▶ Text excerpt:
MESSAGE
OF HIS HOLINESS POPE FRANCIS
FOR LENT 2015
“Make your hearts firm” (Jas 5:8)
Dear Brothers and Sisters,
Lent is a time of renewal for the whole Church, for
each communities and every believer. Above all it is a “time of grace” (2 Cor6:2). God does not ask of us
anything that he himself has not first given us. “We love because he first has
loved us” (1 Jn 4:19). He is not aloof from us. Each
one of us has a place in his heart. He knows us by name, he cares for us and he
seeks us out whenever we turn away from him. He is interested in each of us;
his love does not allow him to be indifferent to what happens to us. Usually,
when we are healthy and comfortable, we forget about others (something God the
Father never does): we are unconcerned with their problems, their sufferings
and the injustices they endure… Our heart grows cold. As long as I am
relatively healthy and comfortable, I don’t think about those less well off.
Today, this selfish attitude of indifference has taken on global proportions, to
the extent that we can speak of a globalization of indifference. It is a
problem which we, as Christians, need to confront.
When the people of God are converted to his love, they
find answers to the questions that history continually raises. One of the most
urgent challenges which I would like to address in this Message is precisely
the globalization of indifference.
Indifference to our neighbour and to God also
represents a real temptation for us Christians. Each year during Lent we need
to hear once more the voice of the prophets who cry out and trouble our
conscience.

▶ Input data:
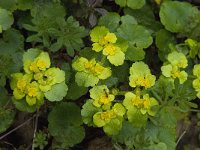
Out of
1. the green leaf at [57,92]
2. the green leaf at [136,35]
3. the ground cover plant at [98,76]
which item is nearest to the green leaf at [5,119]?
the ground cover plant at [98,76]

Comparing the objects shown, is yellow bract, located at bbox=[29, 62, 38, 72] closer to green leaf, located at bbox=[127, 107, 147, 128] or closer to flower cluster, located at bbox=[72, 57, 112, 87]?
flower cluster, located at bbox=[72, 57, 112, 87]

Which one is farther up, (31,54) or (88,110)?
(31,54)

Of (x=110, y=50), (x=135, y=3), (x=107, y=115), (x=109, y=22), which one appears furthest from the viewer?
(x=135, y=3)

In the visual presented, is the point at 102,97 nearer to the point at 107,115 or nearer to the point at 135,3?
the point at 107,115

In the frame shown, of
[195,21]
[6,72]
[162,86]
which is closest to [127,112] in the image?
[162,86]

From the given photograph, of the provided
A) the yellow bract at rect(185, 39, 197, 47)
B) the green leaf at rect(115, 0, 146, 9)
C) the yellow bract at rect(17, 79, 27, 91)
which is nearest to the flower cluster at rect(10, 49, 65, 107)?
the yellow bract at rect(17, 79, 27, 91)

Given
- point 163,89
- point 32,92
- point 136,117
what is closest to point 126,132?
point 136,117

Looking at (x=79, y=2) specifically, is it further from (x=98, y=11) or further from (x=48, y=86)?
(x=48, y=86)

▶ Instructions:
a: Repeat the listing verbatim, starting with the line that contains "Which one is farther up, (31,54) or (88,110)?" and going on through the final line of the listing.
b: Pick up the papal Lenten message from the point at which it stops and continue it.
The Lenten message and the listing are unrelated to each other.

▶ Answers to the exercises:
a:
Which one is farther up, (31,54) or (88,110)?
(31,54)

Of (x=110, y=50), (x=135, y=3), (x=107, y=115), (x=109, y=22), which one appears furthest from the viewer?
(x=135, y=3)

In the visual presented, is the point at 102,97 nearer to the point at 107,115 or nearer to the point at 135,3?
the point at 107,115

In the frame shown, of
[195,21]
[6,72]
[162,86]
which is closest to [127,112] in the image?
[162,86]

From the given photograph, of the provided
A) the yellow bract at rect(185, 39, 197, 47)
B) the green leaf at rect(115, 0, 146, 9)
C) the yellow bract at rect(17, 79, 27, 91)
which is nearest to the flower cluster at rect(10, 49, 65, 107)?
the yellow bract at rect(17, 79, 27, 91)

Given
- point 163,89
- point 32,92
- point 136,117
what is closest to point 126,132?
point 136,117

Looking at (x=79, y=2) specifically, is it further from (x=98, y=11) or further from (x=48, y=86)?
(x=48, y=86)

b:
God is not indifferent to our world; he so loves it
that he gave his Son for our salvation. In the Incarnation, in the earthly
life, death, and resurrection of the Son of God, the gate between God and man,
between heaven and earth, opens once for all. The Church is like the hand
holding open this gate, thanks to her proclamation of God’s word, her
celebration of the sacraments and her witness of the faith which works through
love (cf. Gal 5:6). But the world tends to withdraw
into itself and shut that door through which God comes into the world and the
world comes to him. Hence the hand, which is the Church, must never be
surprised if it is rejected, crushed and wounded.
God’s people, then, need this interior renewal, lest
we become indifferent and withdraw into ourselves. To further this renewal, I
would like to propose for our reflection three biblical texts.
1. “If
one member suffers, all suffer together” (1
Cor 12:26) – The Church
The love of God breaks through that fatal withdrawal
into ourselves which is indifference. The Church offers us this love of God by
her teaching and especially by her witness. But we can only bear witness to
what we ourselves have experienced. Christians are those who let God clothe
them with goodness and mercy, with Christ, so as to become, like Christ,
servants of God and others. This is clearly seen in the liturgy of Holy
Thursday, with its rite of the washing of feet. Peter did not want Jesus to
wash his feet, but he came to realize that Jesus does not wish to be just an
example of how we should wash one another’s feet. Only those who have first
allowed Jesus to wash their own feet can then offer this service to others.
Only they have “a part” with him (Jn 13:8)
and thus can serve others.
Lent is a favourable time for letting Christ serve us
so that we in turn may become more like him. This happens whenever we hear the
word of God and receive the sacraments, especially the Eucharist. There we
become what we receive: the Body of Christ. In this body there is no room for
the indifference which so often seems to possess our hearts. For whoever is of
Christ, belongs to one body, and in him we cannot be indifferent to one
another. “If one part suffers, all the parts suffer with it; if one part is
honoured, all the parts share its joy” (1 Cor 12:26).
The Church is the communio
sanctorum not only because of
her saints, but also because she is a communion in holy things: the love of God
revealed to us in Christ and all his gifts. Among these gifts there is also the
response of those who let themselves be touched by this love. In this communion
of saints, in this sharing in holy things, no one possesses anything alone, but
shares everything with others. And since we are united in God, we can do
something for those who are far distant, those whom we could never reach on our
own, because with them and for them, we ask God that all of us may be open to
his plan of salvation.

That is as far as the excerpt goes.